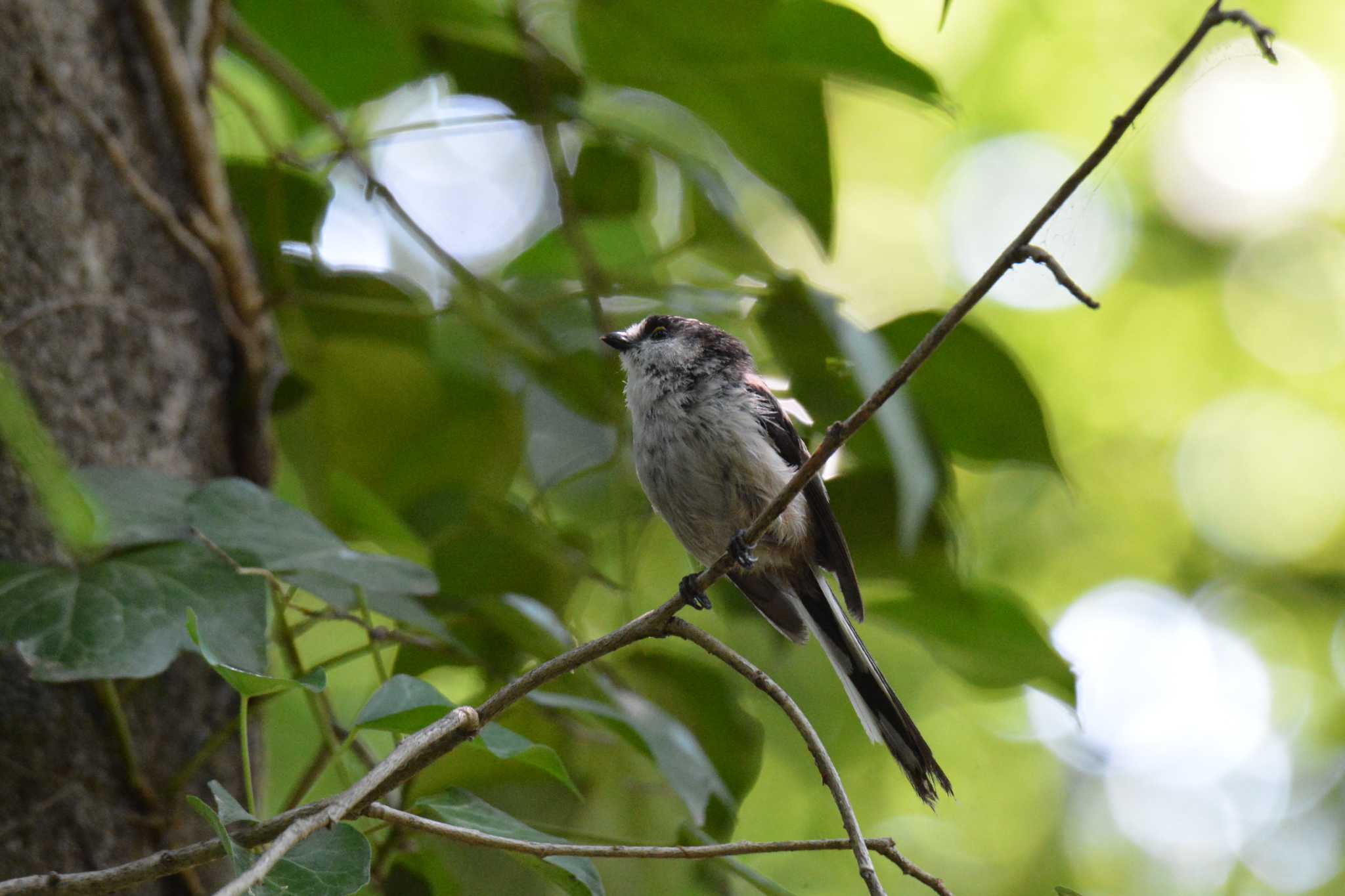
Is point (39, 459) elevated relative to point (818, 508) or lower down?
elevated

--

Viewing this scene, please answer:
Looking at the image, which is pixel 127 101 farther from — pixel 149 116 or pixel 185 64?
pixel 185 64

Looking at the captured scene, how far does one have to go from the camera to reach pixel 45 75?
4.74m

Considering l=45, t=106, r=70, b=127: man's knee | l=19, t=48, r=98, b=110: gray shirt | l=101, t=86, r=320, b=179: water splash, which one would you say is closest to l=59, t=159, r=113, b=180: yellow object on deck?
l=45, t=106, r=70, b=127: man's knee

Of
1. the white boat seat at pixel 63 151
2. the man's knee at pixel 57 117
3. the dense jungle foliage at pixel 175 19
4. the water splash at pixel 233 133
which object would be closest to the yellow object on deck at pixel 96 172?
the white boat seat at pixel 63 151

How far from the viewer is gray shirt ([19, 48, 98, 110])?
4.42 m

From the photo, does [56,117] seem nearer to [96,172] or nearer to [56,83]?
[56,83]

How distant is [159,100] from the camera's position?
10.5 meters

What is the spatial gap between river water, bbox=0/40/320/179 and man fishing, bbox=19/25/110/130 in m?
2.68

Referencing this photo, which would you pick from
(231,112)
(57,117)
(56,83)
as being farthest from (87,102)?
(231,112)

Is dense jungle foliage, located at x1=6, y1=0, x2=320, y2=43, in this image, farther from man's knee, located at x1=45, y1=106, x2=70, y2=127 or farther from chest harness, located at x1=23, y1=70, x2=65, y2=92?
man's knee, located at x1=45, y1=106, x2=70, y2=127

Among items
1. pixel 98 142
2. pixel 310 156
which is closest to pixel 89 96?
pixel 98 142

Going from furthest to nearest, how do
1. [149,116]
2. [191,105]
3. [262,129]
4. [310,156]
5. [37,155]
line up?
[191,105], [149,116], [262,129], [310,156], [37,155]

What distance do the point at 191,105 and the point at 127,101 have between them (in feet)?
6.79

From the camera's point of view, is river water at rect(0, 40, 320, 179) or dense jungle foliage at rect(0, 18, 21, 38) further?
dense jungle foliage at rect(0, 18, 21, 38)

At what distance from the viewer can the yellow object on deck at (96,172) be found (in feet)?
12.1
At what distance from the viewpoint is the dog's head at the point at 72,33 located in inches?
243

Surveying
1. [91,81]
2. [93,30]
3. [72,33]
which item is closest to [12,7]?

_Task prompt_
Reproduce everything from the line containing "Is dense jungle" down to the line containing "which item is closest to [12,7]?", switching "Surveying" to "Reviewing" and leaving all else unchanged.

_Problem solution_
Is dense jungle foliage, located at x1=6, y1=0, x2=320, y2=43, in this image, farther from man's knee, located at x1=45, y1=106, x2=70, y2=127 or farther from chest harness, located at x1=23, y1=70, x2=65, y2=92?
man's knee, located at x1=45, y1=106, x2=70, y2=127

Among items
1. pixel 98 142
2. pixel 310 156
which is closest to pixel 89 96?
pixel 98 142

Going from furthest to nearest, how do
1. [149,116]
2. [191,105]
3. [262,129]
4. [310,156]
5. [37,155]
line up?
[191,105], [149,116], [262,129], [310,156], [37,155]

What distance do the point at 191,105 and the point at 127,101 have between them (in feet)?
6.79

From the camera's point of view, is river water at rect(0, 40, 320, 179) or dense jungle foliage at rect(0, 18, 21, 38) further?
dense jungle foliage at rect(0, 18, 21, 38)

At what distance from the viewer can the yellow object on deck at (96,172) be found (in feet)?
12.1
At what distance from the viewpoint is the dog's head at the point at 72,33 located in inches?
243

Reviewing
1. [91,81]
2. [93,30]
3. [72,33]
which item is closest to [12,7]?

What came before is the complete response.